Task requirements: Transcribe the entries below with complete accuracy, excluding the pictures.

Data for processing:
--*--

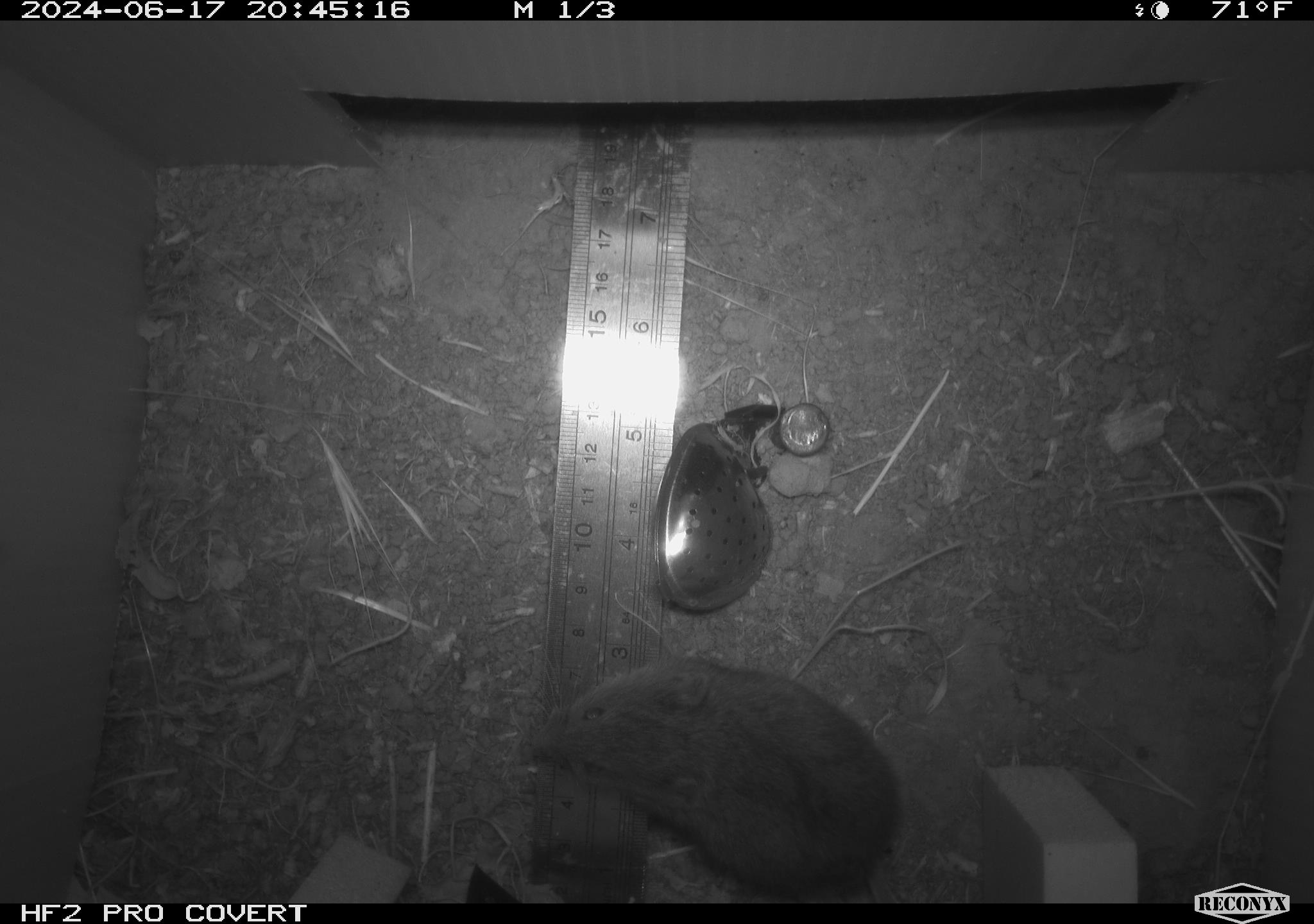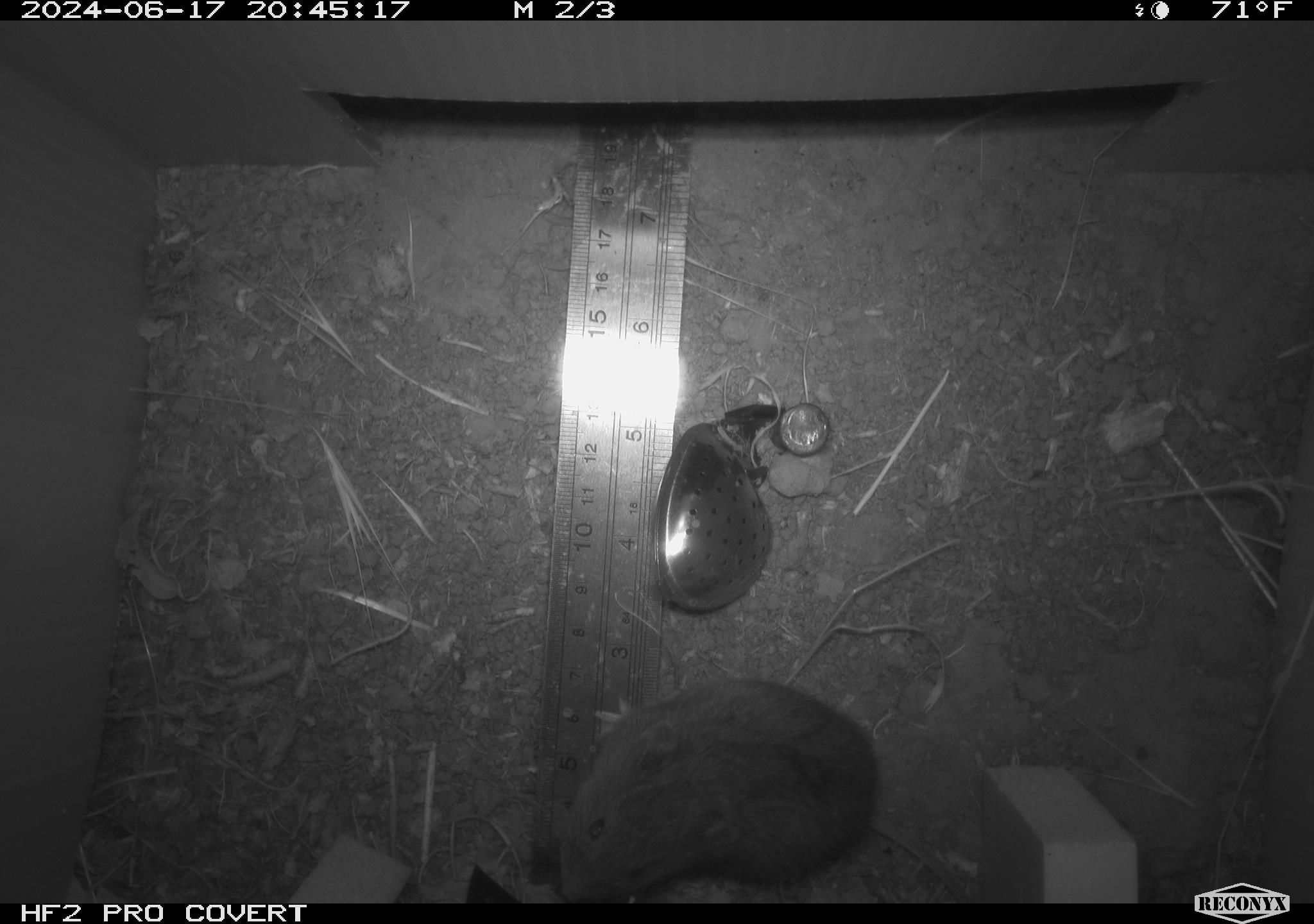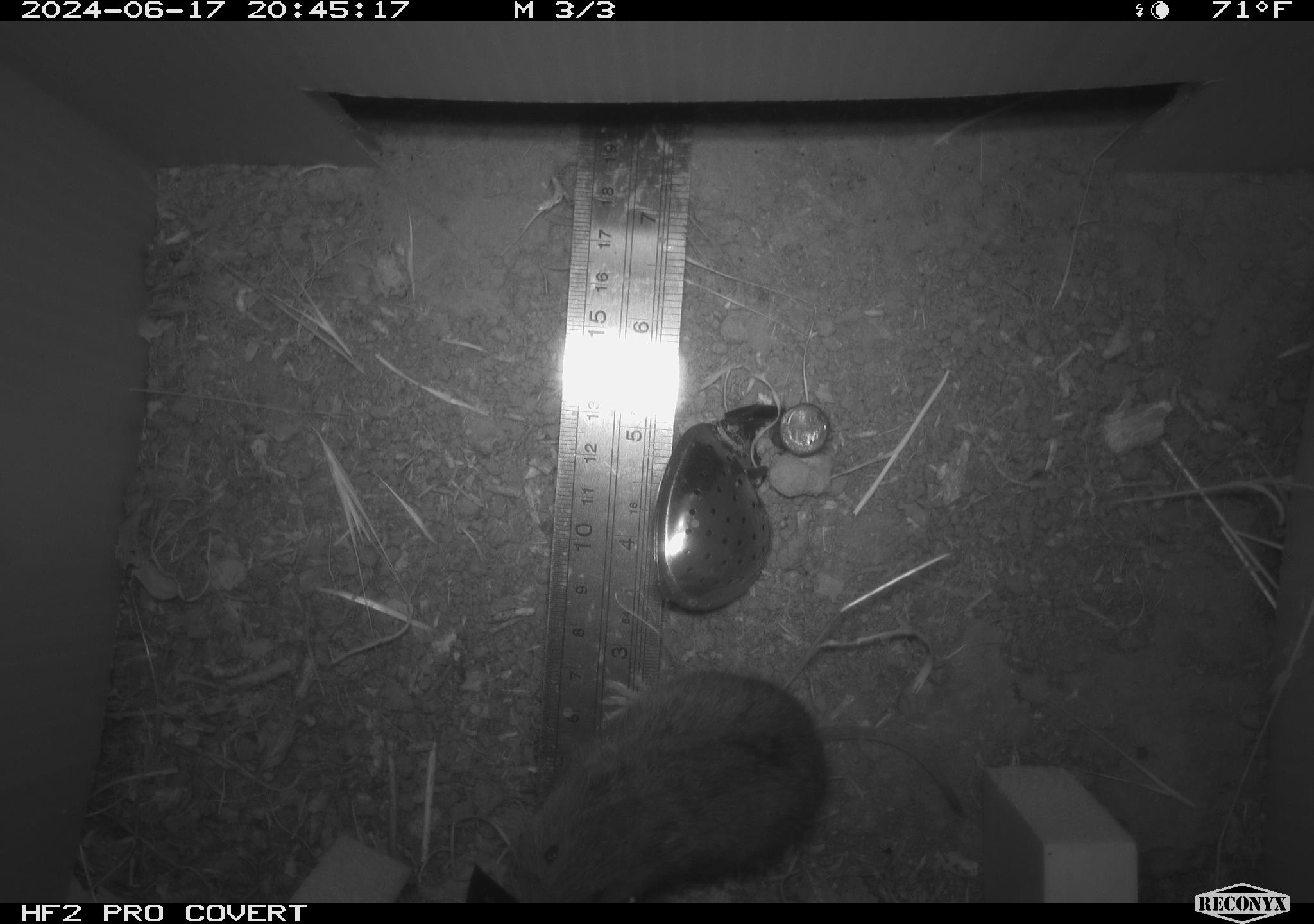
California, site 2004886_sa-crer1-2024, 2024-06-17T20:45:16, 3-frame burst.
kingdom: Animalia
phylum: Chordata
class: Mammalia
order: Rodentia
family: Cricetidae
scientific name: Arvicolinae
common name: voles, lemmings, and muskrats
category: arvicolinae subfamily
Arvicolinae subfamily (voles, lemmings, and muskrats) (Arvicolinae).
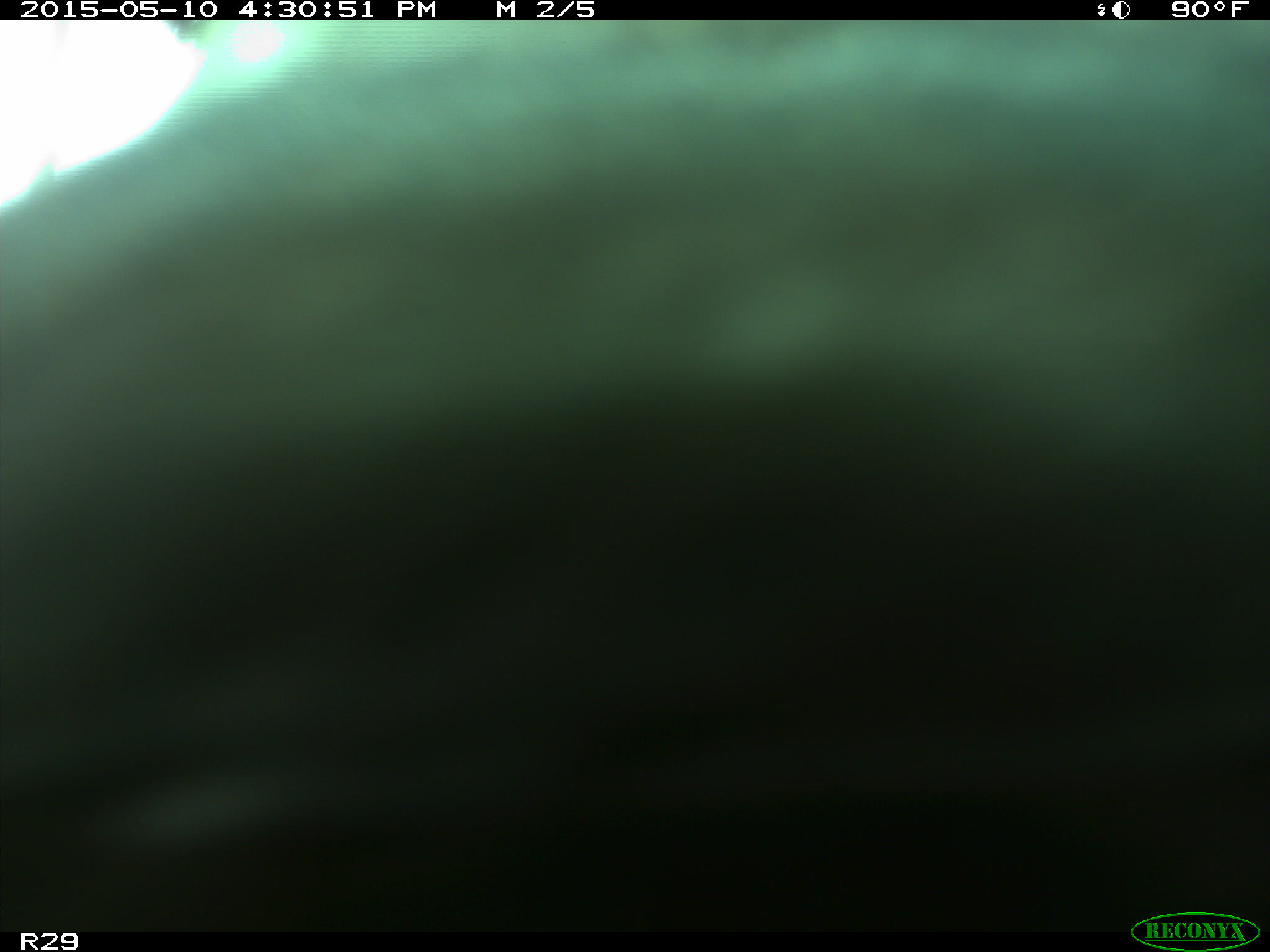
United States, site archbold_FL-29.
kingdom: Animalia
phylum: Chordata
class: Mammalia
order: Artiodactyla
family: Bovidae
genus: Bos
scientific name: Bos taurus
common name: domestic cow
Bos taurus (domestic cow).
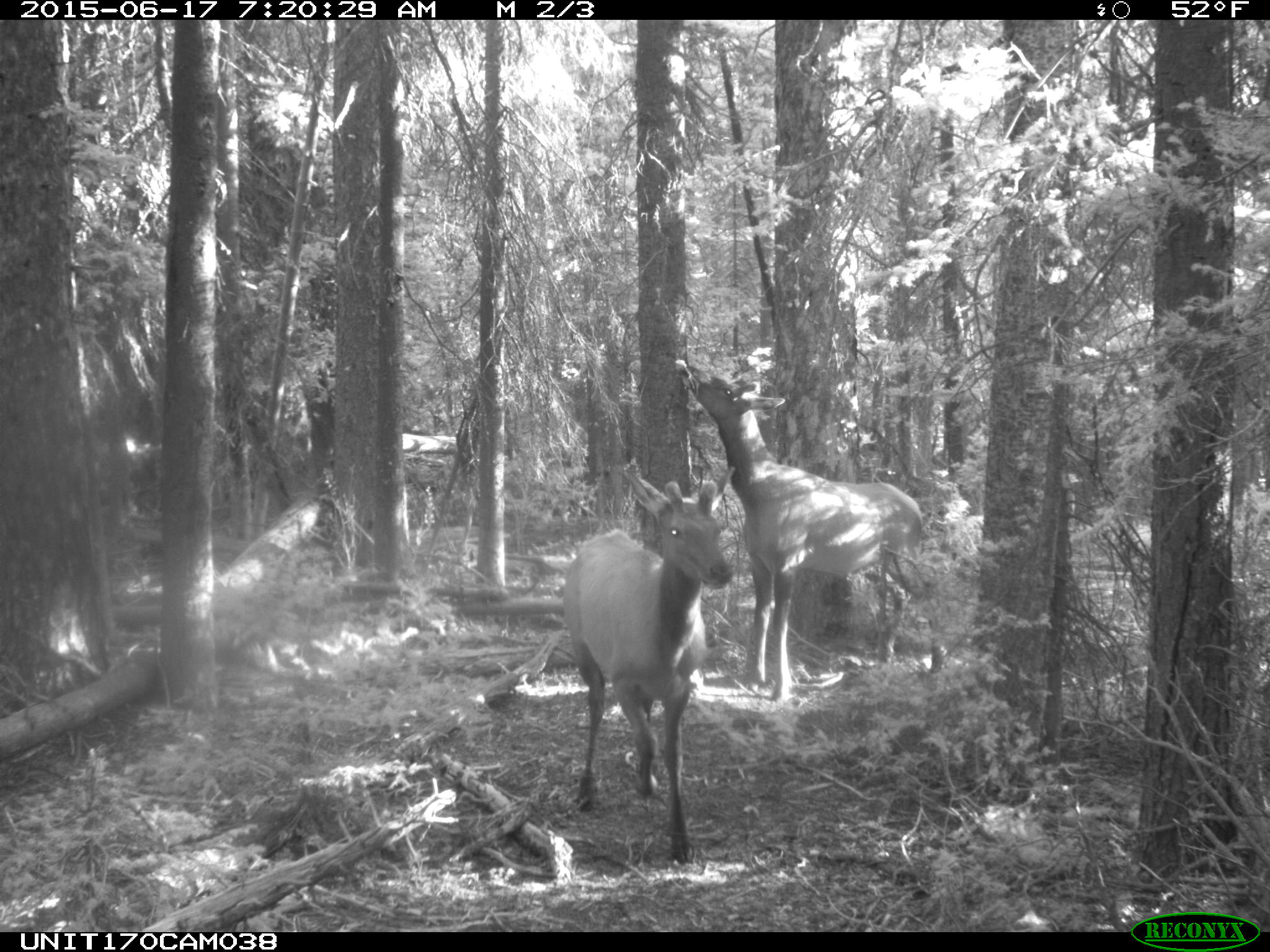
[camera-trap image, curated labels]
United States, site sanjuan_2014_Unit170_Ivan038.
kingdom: Animalia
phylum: Chordata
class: Mammalia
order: Artiodactyla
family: Cervidae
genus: Cervus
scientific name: Cervus elaphus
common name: red deer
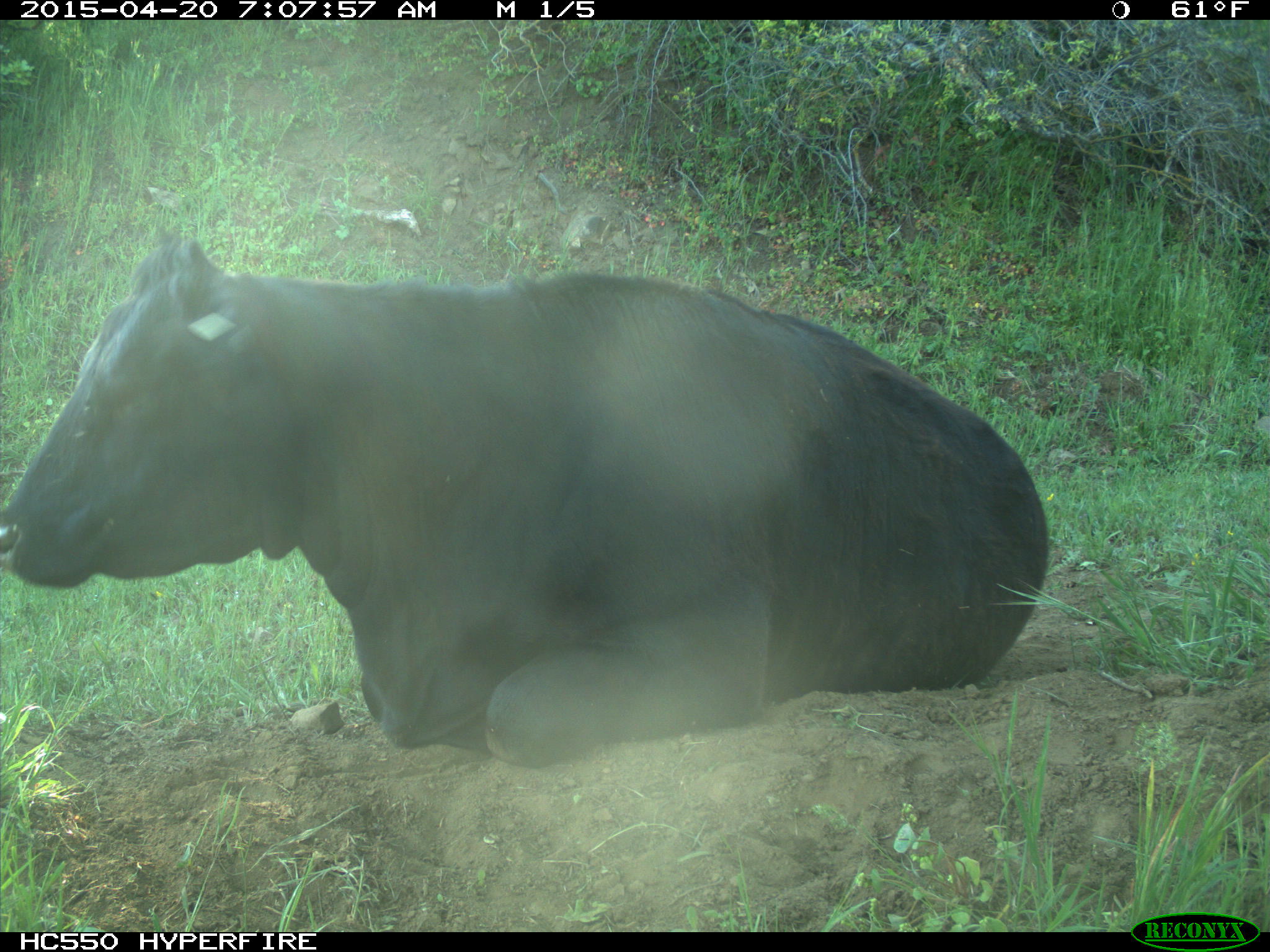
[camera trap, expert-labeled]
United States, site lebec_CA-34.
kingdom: Animalia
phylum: Chordata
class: Mammalia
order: Artiodactyla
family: Bovidae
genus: Bos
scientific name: Bos taurus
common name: domestic cow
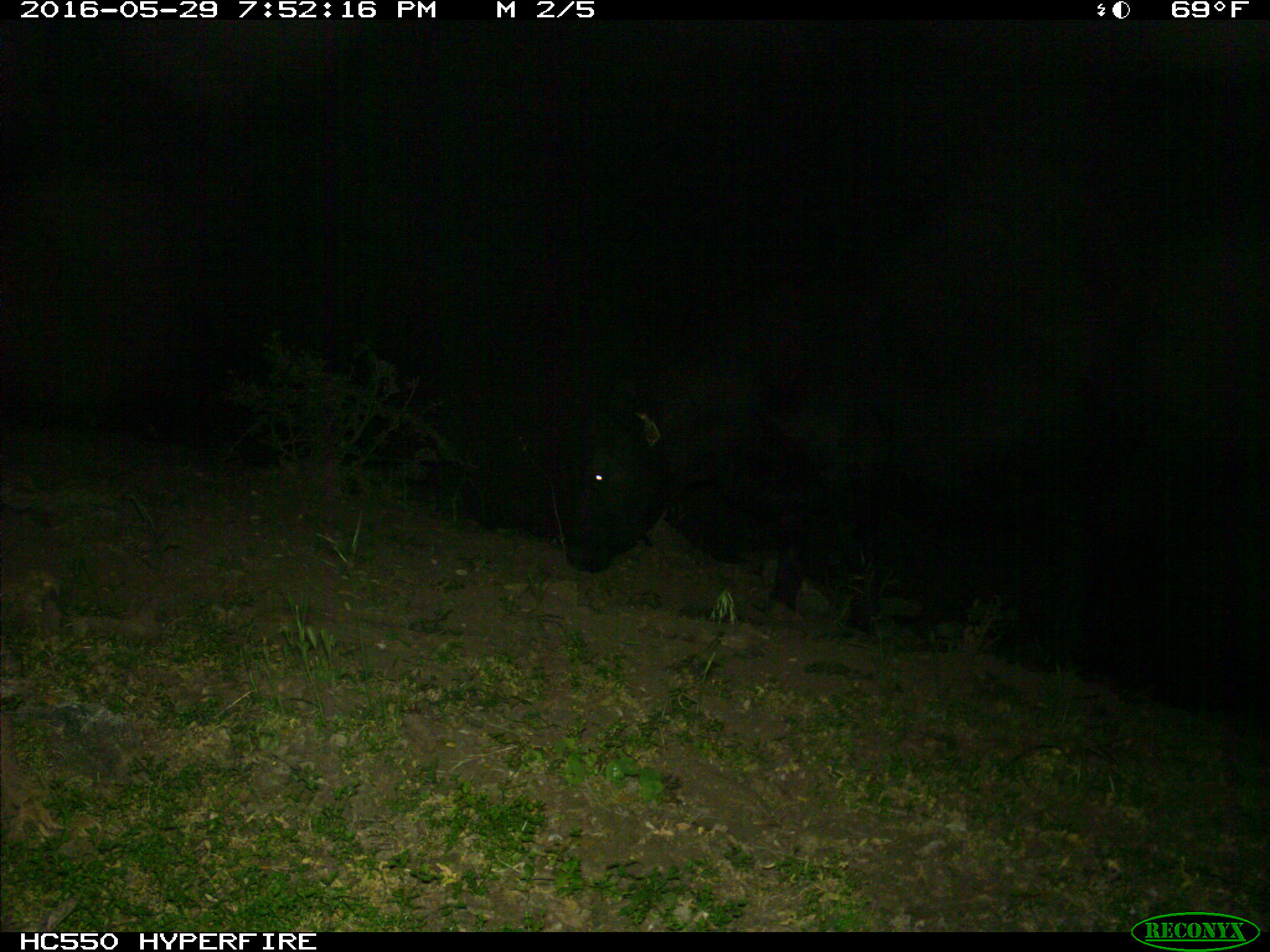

--*--

Result of this task:
California, site 2004886_sa-crer1-2024, 2024-06-17T20:45:16, 3-frame burst.
kingdom: Animalia
phylum: Chordata
class: Mammalia
order: Rodentia
family: Cricetidae
scientific name: Arvicolinae
common name: voles, lemmings, and muskrats
category: arvicolinae subfamily
Arvicolinae subfamily (voles, lemmings, and muskrats) (Arvicolinae).
United States, site archbold_FL-29.
kingdom: Animalia
phylum: Chordata
class: Mammalia
order: Artiodactyla
family: Bovidae
genus: Bos
scientific name: Bos taurus
common name: domestic cow
Bos taurus (domestic cow).
[camera-trap image, curated labels]
United States, site sanjuan_2014_Unit170_Ivan038.
kingdom: Animalia
phylum: Chordata
class: Mammalia
order: Artiodactyla
family: Cervidae
genus: Cervus
scientific name: Cervus elaphus
common name: red deer
[camera trap, expert-labeled]
United States, site lebec_CA-34.
kingdom: Animalia
phylum: Chordata
class: Mammalia
order: Artiodactyla
family: Bovidae
genus: Bos
scientific name: Bos taurus
common name: domestic cow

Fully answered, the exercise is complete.